EXERCISE REQUIREMENTS:
Repeat the material in full. Keep every line exactly as it is.

DATA EXTRACTS:

========

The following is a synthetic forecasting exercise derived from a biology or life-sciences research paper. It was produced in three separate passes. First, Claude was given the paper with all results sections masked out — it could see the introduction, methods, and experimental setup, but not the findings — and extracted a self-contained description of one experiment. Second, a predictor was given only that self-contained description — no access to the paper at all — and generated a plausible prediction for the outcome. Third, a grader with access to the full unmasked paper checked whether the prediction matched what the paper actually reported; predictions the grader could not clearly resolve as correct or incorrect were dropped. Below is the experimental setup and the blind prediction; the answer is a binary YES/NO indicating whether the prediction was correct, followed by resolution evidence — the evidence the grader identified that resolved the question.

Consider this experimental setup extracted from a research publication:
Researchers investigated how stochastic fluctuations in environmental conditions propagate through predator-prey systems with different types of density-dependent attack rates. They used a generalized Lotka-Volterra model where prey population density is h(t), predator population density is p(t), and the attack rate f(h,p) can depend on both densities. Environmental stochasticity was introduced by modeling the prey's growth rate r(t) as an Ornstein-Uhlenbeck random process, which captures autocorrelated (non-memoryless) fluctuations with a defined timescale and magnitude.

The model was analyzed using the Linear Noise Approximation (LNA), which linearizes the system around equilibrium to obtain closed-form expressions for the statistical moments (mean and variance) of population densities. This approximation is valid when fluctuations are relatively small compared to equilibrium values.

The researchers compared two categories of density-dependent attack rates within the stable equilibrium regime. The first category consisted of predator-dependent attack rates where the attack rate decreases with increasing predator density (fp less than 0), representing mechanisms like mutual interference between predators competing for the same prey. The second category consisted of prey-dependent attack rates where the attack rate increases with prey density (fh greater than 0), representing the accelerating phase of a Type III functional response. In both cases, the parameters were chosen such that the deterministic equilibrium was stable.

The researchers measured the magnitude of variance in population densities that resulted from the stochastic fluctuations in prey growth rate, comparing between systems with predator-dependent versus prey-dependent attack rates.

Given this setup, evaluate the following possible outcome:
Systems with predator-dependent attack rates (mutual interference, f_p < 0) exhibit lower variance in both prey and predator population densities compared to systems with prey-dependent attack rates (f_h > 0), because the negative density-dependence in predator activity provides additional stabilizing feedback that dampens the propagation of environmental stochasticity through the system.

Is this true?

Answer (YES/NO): NO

========

SOLUTION FOR THIS TASK:
The following is a synthetic forecasting exercise derived from a biology or life-sciences research paper. It was produced in three separate passes. First, Claude was given the paper with all results sections masked out — it could see the introduction, methods, and experimental setup, but not the findings — and extracted a self-contained description of one experiment. Second, a predictor was given only that self-contained description — no access to the paper at all — and generated a plausible prediction for the outcome. Third, a grader with access to the full unmasked paper checked whether the prediction matched what the paper actually reported; predictions the grader could not clearly resolve as correct or incorrect were dropped. Below is the experimental setup and the blind prediction; the answer is a binary YES/NO indicating whether the prediction was correct, followed by resolution evidence — the evidence the grader identified that resolved the question.

Consider this experimental setup extracted from a research publication:
Researchers investigated how stochastic fluctuations in environmental conditions propagate through predator-prey systems with different types of density-dependent attack rates. They used a generalized Lotka-Volterra model where prey population density is h(t), predator population density is p(t), and the attack rate f(h,p) can depend on both densities. Environmental stochasticity was introduced by modeling the prey's growth rate r(t) as an Ornstein-Uhlenbeck random process, which captures autocorrelated (non-memoryless) fluctuations with a defined timescale and magnitude.

The model was analyzed using the Linear Noise Approximation (LNA), which linearizes the system around equilibrium to obtain closed-form expressions for the statistical moments (mean and variance) of population densities. This approximation is valid when fluctuations are relatively small compared to equilibrium values.

The researchers compared two categories of density-dependent attack rates within the stable equilibrium regime. The first category consisted of predator-dependent attack rates where the attack rate decreases with increasing predator density (fp less than 0), representing mechanisms like mutual interference between predators competing for the same prey. The second category consisted of prey-dependent attack rates where the attack rate increases with prey density (fh greater than 0), representing the accelerating phase of a Type III functional response. In both cases, the parameters were chosen such that the deterministic equilibrium was stable.

The researchers measured the magnitude of variance in population densities that resulted from the stochastic fluctuations in prey growth rate, comparing between systems with predator-dependent versus prey-dependent attack rates.

Given this setup, evaluate the following possible outcome:
Systems with predator-dependent attack rates (mutual interference, f_p < 0) exhibit lower variance in both prey and predator population densities compared to systems with prey-dependent attack rates (f_h > 0), because the negative density-dependence in predator activity provides additional stabilizing feedback that dampens the propagation of environmental stochasticity through the system.

Is this true?

Answer (YES/NO): NO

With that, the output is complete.